* **WHAT IS NEEDED**
Put the lines below, from the line containing "Which is higher" through the last line of the items, into a Markdown table with the columns Row and Line. Number each row, and leave out any blank lines.

Scene geometry items:
──────────────────────────────

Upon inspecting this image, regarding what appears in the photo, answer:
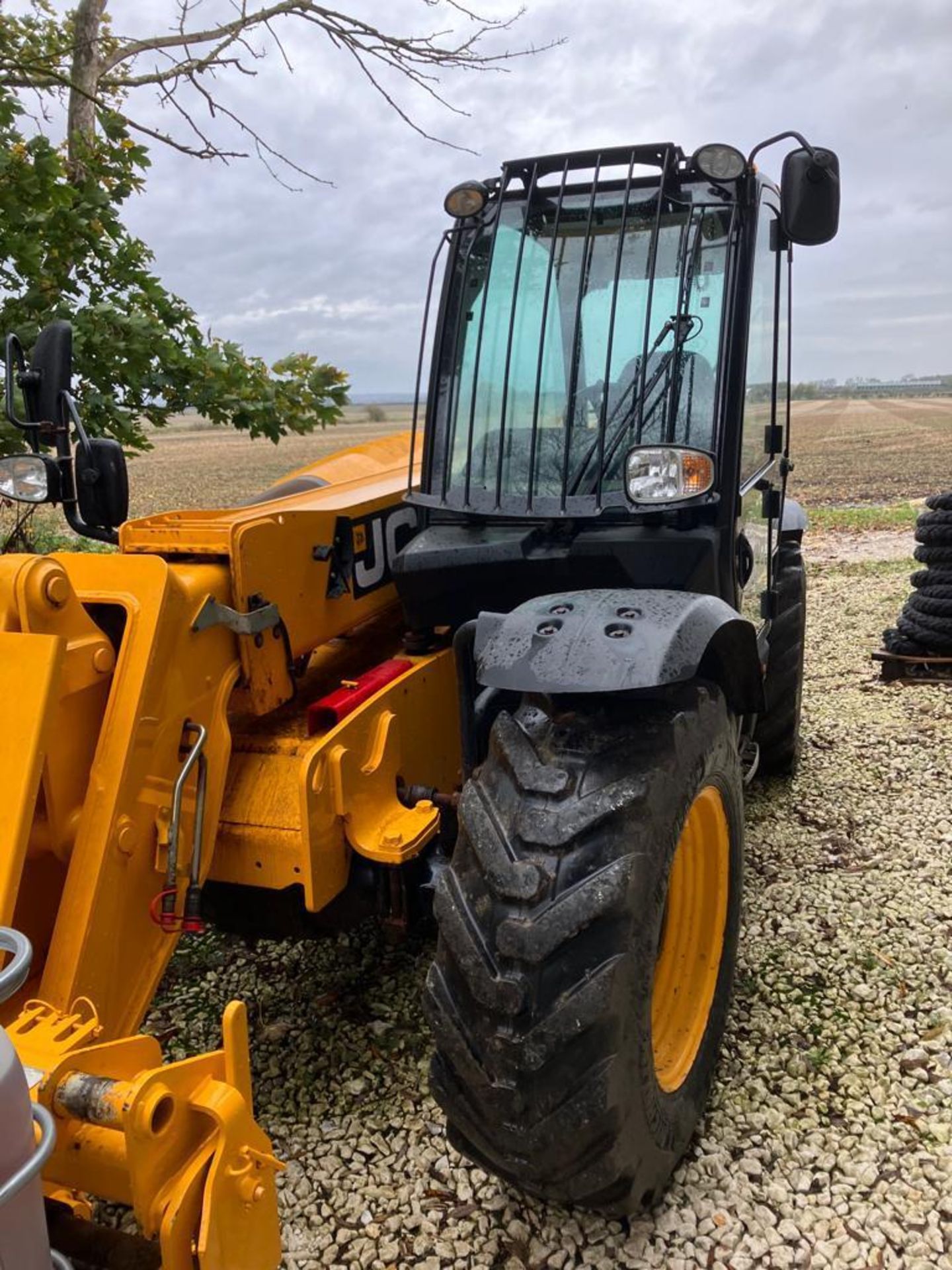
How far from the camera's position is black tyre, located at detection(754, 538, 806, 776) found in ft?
14.9

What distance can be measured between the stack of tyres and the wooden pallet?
236 inches

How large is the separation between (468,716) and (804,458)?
3056 centimetres

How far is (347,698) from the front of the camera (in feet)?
8.85

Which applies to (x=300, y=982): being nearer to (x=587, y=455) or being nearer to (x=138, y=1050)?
(x=138, y=1050)

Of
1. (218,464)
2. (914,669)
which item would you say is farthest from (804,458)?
(914,669)

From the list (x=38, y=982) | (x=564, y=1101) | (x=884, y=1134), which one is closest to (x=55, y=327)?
(x=38, y=982)

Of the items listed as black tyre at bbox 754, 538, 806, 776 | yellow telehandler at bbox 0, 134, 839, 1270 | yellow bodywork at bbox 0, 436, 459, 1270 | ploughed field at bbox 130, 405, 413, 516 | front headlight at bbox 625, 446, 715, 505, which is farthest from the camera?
ploughed field at bbox 130, 405, 413, 516

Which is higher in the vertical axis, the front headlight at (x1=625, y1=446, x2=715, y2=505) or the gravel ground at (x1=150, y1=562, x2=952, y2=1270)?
the front headlight at (x1=625, y1=446, x2=715, y2=505)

──────────────────────────────

* **EXPECTED ANSWER**
| Row | Line |
|---|---|
| 1 | Which is higher in the vertical axis, the front headlight at (x1=625, y1=446, x2=715, y2=505) or the gravel ground at (x1=150, y1=562, x2=952, y2=1270)? |
| 2 | the front headlight at (x1=625, y1=446, x2=715, y2=505) |